Small Market Leaders for Apartment Occupancy
While several major apartment markets have seen occupancy reach recent highs, a big group of smaller markets are logging even tighter occupancy rates.
Among the nation’s largest 50 apartment markets, New York took the occupancy lead in 2nd quarter 2019, with a rate of 97.3%. But if the sample widens to the top 150 markets, 20 of the nation’s smaller areas logged occupancy that topped the New York rate. Among these national occupancy leaders, most are in the country’s West or Northeast regions, and most have seen minimal new supply volumes during the current economic cycle.
Some of the strongest occupancy readings in the country were seen in New Hampshire’s Manchester/Nashua/Concord area (98.3%) and in Worcester (98.1%), located less than two hours away on the Massachusetts/Connecticut border. Both markets saw their existing base expand by a modest 4% to 6% since early 2010, much slower than the 12.7% pace recorded in the U.S. overall. Rent growth has also been strong in both areas. In the year-ending 2nd quarter, prices were up by roughly 5% to 6%, well ahead of both the national norm (3.1%) and the long-term average for both areas.
Another five Northeast markets ranked among national occupancy leaders. Portland, ME was 98% occupied, while Salisbury, on the Maryland/Delaware border was 97.8% full. Springfield, MA recorded a 2nd quarter rate of 97.5%, while the nearby Lancaster and Allentown-Bethlehem-Easton areas of Pennsylvania hit 97.4%.
Among these, the same Northeast trends in supply and rent growth manifest. All but one of these markets recorded inventory expansion below the 5% mark. The only exception was Allentown-Bethlehem-Easton, where the existing base was up by a slightly more robust 8.2% – still below the national norm. Rent growth remains solid, with price increases registering between 3.7% on the low end (in Allentown-Bethlehem-Easton) and up to 4.8% (in Portland, ME).

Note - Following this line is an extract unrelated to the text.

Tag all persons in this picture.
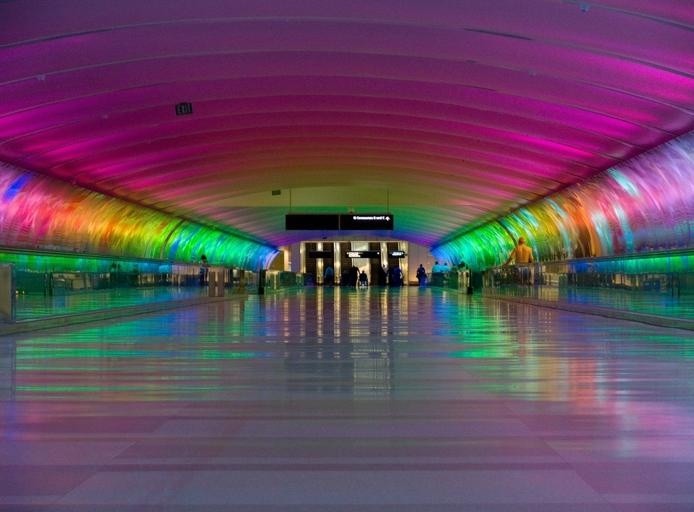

Of the eight West region markets on the list of top national occupancy performers, five are in California. All but one of these smaller California markets is located between San Jose and Los Angeles. Salinas recorded 2nd quarter occupancy of 98.2%, while Fresno and Bakersfield were 98% full. Stockton-Lodi, the only exception, located between San Jose and Sacramento, recorded 2nd quarter occupancy of 97.7%, while the rate in Santa Maria-Santa Barbara was similar at 97.6%.
Among these California markets, Fresno saw the most new supply delivered during the economic cycle, expanding its existing base by 4.8%. Santa Maria-Santa Barbara’s inventory grew by 3.6% and Bakersfield’s stock was up by 3.2%. Salinas and Stockton-Lodi saw the mildest inventory growth, between 2.6% and 2.9%. In true California fashion, rent growth in all of these areas is still performing notably ahead of the national norm. In fact, Santa Maria-Santa Barbara recorded some of the strongest rent growth in the nation in the year-ending 2nd quarter, with a price hike of 6.6%.
Boise City, the most populous city and capital of Idaho, was the only West region market on the top 20 occupancy list with an inventory base that has expanded notably during the current cycle. The existing stock was up by 23.4% – almost twice the U.S. norm – since early 2010. Helping occupancy remain strong here, Boise City has seen a boom in population and employment growth in recent years. Rent growth has also been solid. In the past year, prices were up by 6.4%, one of the best showings in the nation.
The only two South region markets with nation-leading occupancy rates in 2nd quarter were Columbus, GA and Fayetteville, AR. Columbus was 97.6% full while Fayetteville recorded a similar rate of 97.4%. Among the nation’s largest 150 markets, Columbus logged the most progress in the past year, with occupancy climbing 350 basis points (bps). Fayetteville, on the other hand, saw occupancy fade by 50 bps in the past year, which was one of the worst performances in the country.
These two South region markets logged inventory growth well ahead of the West region markets, with the existing base in Columbus growing 12.1% and Fayetteville increasing even more at 15.3%. Similar to occupancy change, the roads between these markets diverged in rent change during the past year. While Fayetteville continued to see strong rent growth over 4% in the past year, Columbus seemed to give up some pricing in favor of occupancy, as rents were up only 2.9%.
The three Midwest markets with a top occupancy ranking were Ann Arbor, MI; Madison, WI and Springfield, MS. Among these, Madison was the only market to log cycle inventory growth ahead of the national average at 16.3%. Meanwhile, the existing base increase was milder in Ann Arbor (6.8%) and barely registered at all in Springfield (0.1%). Madison also stepped away from the other two markets for rent growth in the past year, recording an increase well below the national average (2.3%). Operators were more aggressive with annual rent growth in Springfield (3.7%) and Ann Arbor (3.3%).